The weight of an object is the force exerted on it due to earths gravity, which by second law of motion is given by:

$$W = mg$$ where $W$ is weight of the object, $m$ mass of the object and $g$ acceleration due to gravity.

Now acceleration due to gravity changes with location since earth is not perfectly spherical. The value being higher at poles than at equator. From Youngs, University Physics, the value varies between $9.78 m/s^2$ to $9.81 m/s^2$.

Thus, the ratio of two extreme weights a body can have is: $$\frac{W_h}{W_l} =\frac{g_h}{g_l} =\frac{9.81m/s^2}{9.78m/s^2} =1.003$$

Hence a body will weigh about 0.3 % more at poles than equator. Which is marginal but may not be ignored in case of some very precious element. If this is true how exports of gold/uranium etc. works?

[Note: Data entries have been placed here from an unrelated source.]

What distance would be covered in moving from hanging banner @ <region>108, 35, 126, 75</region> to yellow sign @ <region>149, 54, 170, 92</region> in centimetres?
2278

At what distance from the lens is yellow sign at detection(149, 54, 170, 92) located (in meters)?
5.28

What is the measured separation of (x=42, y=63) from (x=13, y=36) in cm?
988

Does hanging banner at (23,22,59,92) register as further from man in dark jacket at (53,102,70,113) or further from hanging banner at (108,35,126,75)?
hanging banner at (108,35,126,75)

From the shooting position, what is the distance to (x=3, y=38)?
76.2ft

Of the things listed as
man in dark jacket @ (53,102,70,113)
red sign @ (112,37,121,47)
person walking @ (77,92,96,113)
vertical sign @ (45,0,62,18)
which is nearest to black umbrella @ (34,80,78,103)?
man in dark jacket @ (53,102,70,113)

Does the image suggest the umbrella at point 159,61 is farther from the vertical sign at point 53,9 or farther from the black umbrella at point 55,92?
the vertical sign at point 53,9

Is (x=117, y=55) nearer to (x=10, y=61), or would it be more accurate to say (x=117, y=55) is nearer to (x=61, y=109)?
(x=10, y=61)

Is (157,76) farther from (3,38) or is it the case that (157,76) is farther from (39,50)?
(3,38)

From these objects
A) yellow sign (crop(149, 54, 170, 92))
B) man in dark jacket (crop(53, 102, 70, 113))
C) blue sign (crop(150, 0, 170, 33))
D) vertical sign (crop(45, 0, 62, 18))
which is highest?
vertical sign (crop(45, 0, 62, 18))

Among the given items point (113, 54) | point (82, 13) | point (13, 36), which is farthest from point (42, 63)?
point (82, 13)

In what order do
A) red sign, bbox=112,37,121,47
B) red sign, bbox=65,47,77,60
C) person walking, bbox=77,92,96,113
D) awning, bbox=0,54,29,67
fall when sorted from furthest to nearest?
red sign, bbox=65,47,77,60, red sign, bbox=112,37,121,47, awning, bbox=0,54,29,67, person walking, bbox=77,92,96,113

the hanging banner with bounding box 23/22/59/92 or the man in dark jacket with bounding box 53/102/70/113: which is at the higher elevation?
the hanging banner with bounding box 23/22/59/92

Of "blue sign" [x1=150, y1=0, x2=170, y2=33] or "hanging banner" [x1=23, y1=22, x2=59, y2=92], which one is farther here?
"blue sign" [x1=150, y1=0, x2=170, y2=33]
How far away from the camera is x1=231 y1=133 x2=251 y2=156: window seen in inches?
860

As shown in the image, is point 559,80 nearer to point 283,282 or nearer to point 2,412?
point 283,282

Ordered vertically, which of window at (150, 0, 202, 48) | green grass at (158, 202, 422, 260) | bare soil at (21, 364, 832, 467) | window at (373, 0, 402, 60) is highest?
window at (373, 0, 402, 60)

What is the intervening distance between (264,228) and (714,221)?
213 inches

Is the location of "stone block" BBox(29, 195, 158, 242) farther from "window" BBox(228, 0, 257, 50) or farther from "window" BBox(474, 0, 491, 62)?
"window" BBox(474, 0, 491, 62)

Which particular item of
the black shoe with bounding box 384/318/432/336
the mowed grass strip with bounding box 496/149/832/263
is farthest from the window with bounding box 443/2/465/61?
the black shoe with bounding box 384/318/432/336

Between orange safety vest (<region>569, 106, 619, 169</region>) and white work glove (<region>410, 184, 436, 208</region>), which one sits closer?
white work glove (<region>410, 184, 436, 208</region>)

• Since, as far as I know, no gold is actually sent to the poles, what's the maximum variation in the habitable portion of Earth (i.e. the region between 75 degrees S and 75 degrees N in latitude)? – probably_someone Dec 28 '16 at 12:22
• I'm not sure what the physics question here is - you already know that the weight varies from location to location. Asking how "exports work" in light of that seems to be not about physics, but about the real-world solution to this specific problem, which we generally consider off-topic as "engineering" here. – ACuriousMind Dec 28 '16 at 13:15
• @ACuriousMind I suspect the root of the question - a get rich quick scheme? Buy gold at one location (where gold is lighter) - sell at another (where it is heavier)? Don't forget to figure in the costs of moving the gold. – docscience Dec 28 '16 at 15:04

## 2 Answers

Obviously one is interested in the mass of the sample, not its weight. Balance scales measure mass, while common (digital) scales measure weight. Therefore the latter need to be calibrated for the particular location on Earth were they operate. Check this for more details

A key issue with this question is that the words "weigh" and "weight" and "weigh" in colloquial English refer to mass. An answer of 68 kilos is perfectly acceptable to the question "How much do you weigh?" This usage predates the scientific use of the term, where "weight" now refers to a force.

Gold is bought and sold in units of troy ounces, grams, or kilograms, all of which are units of mass. The canned goods, produce, meat, and bread one buys at a grocery are also sold in units of mass. A kilogram of gold weighs (colloquial meaning meaning of "weigh") the same at the North Pole, the peak of Mt. Chimborazo, the surface of Mars, and the surface of the Moon. The "weight" (scientific meaning of "weight") of a kilogram of gold varies considerably at those locations. But since gold is sold in units of mass, that it's weight varies depending on locale doesn't have much weight (yet another meaning of the word "weight") on how much one pays for gold.